Cervical cancer (CC) is a prevalent malignancy among women worldwide. This study was designed to investigate the role of METTL14 in sorafenib-induced ferroptosis in CC. METTL14 expression and m6A methylation were determined in CC tissues, followed by analyzes correlating these factors with clinical features. Subsequently, METTL14 was knocked down in CC cell lines, and the effects on cell proliferation, mitochondrial morphology and ferroptosis were assessed using CCK-8, microscopy, and markers associated with ferroptosis, respectively. The regulatory relationship between METTL14 and FTH1 was verified using qRT-PCR and luciferase reporter assays. The functional significance of this interaction was further investigated both in vitro and in vivo by co-transfecting cells with overexpression vectors or shRNAs targeting METTL14 and FTH1 after sorafenib treatment. METTL14 expression and m6A methylation were significantly reduced in CC tissues, and lower METTL14 expression levels were associated with a poorer CC patients' prognosis. Notably, METTL14 expression increased during sorafenib-induced ferroptosis, and METTL14 knockdown attenuated the ferroptotic response induced by sorafenib in CC cells. FTH1 was identified as a direct target of METTL14, with METTL14 overexpression leading to increased m6A methylation of FTH1 mRNA, resulting in reduced stability and expression of FTH1 in CC. Furthermore, FTH1 overexpression or treatment with LY294002 partially counteracted the promotion of sorafenib-induced ferroptosis by METTL14. In vivo xenograft experiments demonstrated that inhibiting METTL14 reduced the anticancer effects of sorafenib, whereas suppression of FTH1 significantly enhanced sorafenib-induced ferroptosis and increased its anticancer efficacy. METTL14 reduces FTH1 mRNA stability through m6A methylation, thereby enhancing sorafenib-induced ferroptosis, which contributes to suppressing CC progression via the PI3K/Akt signaling pathway.

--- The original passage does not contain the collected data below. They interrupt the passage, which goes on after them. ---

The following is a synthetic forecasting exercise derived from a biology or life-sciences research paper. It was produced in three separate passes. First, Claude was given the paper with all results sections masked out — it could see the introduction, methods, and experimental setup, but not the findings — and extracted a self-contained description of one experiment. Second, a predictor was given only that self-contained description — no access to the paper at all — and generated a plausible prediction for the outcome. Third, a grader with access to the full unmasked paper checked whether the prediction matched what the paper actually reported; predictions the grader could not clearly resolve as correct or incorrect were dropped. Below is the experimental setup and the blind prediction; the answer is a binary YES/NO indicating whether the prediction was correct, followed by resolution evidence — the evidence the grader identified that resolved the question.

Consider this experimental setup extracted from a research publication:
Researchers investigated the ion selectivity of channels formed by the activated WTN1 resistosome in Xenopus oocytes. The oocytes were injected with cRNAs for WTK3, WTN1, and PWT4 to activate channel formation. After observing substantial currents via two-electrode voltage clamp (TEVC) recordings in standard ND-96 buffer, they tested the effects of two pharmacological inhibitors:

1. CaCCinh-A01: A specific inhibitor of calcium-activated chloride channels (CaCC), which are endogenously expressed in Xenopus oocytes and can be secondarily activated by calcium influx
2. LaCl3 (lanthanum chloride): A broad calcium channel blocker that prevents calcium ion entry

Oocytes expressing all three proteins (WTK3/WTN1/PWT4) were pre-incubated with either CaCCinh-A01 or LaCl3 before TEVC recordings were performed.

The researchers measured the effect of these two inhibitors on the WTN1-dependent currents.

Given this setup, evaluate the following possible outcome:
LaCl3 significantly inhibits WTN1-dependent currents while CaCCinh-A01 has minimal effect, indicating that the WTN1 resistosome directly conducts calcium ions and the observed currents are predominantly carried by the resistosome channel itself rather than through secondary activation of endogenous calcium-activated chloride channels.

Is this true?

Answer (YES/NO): NO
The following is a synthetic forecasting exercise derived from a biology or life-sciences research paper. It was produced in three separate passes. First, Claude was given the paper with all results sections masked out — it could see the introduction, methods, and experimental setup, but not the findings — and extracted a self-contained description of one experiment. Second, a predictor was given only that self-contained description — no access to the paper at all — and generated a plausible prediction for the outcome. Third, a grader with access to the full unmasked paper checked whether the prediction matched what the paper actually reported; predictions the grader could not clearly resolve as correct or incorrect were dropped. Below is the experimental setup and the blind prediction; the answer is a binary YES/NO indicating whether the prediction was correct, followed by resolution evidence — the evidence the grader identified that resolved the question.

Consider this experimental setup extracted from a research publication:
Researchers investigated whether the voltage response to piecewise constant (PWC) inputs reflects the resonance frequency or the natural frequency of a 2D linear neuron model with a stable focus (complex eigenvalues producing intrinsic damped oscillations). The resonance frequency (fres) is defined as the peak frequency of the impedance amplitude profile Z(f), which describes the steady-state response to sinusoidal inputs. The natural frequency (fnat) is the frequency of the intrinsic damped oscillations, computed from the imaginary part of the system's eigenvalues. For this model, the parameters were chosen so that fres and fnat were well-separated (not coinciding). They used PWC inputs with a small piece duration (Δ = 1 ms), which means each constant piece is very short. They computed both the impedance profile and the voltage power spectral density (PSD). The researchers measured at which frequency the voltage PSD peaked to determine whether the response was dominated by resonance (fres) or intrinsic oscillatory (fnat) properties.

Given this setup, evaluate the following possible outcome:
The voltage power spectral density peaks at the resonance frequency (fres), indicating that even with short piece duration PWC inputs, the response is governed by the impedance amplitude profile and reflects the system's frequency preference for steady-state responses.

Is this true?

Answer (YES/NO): YES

METTL14通过m6A甲基化降低FTH1 mRNA的稳定性,从而促进索拉非尼诱导的宫颈癌铁变态反应。
宫颈癌(CC)是全球妇女中普遍存在的恶性肿瘤。本研究旨在探讨METTL14在索拉非尼诱导的宫颈癌铁中毒中的作用。研究测定了CC组织中METTL14的表达和m6A甲基化,并分析了这些因素与临床特征的相关性。随后,在CC细胞系中敲除METTL14,并使用CCK-8、显微镜和与铁变态相关的标记物分别评估其对细胞增殖、线粒体形态和铁变态的影响。通过 qRT-PCR 和荧光素酶报告实验验证了 METTL14 和 FTH1 之间的调控关系。索拉非尼治疗后,通过过表达载体或靶向 METTL14 和 FTH1 的 shRNAs 共同转染细胞,进一步研究了这种相互作用在体外和体内的功能意义。在CC组织中,METTL14的表达和m6A甲基化明显降低,而较低的METTL14表达水平与CC患者较差的预后有关。值得注意的是,在索拉非尼诱导的铁变态反应过程中,METTL14的表达会增加,而METTL14的敲除会减弱索拉非尼在CC细胞中诱导的铁变态反应。FTH1被确定为METTL14的直接靶标,METTL14过表达会导致FTH1 mRNA的m6A甲基化增加,从而降低FTH1在CC中的稳定性和表达。此外,FTH1过表达或用LY294002治疗可部分抵消METTL14对索拉非尼诱导的铁变态反应的促进作用。体内异种移植实验表明,抑制METTL14会降低索拉非尼的抗癌效果,而抑制FTH1则会显著增强索拉非尼诱导的铁细胞沉降,提高其抗癌疗效。METTL14通过m6A甲基化降低了FTH1 mRNA的稳定性,从而增强了索拉非尼诱导的铁变态反应,这有助于通过PI3K/Akt信号通路抑制CC的进展。
本文章由计算机程序翻译,如有差异,请以英文原文为准。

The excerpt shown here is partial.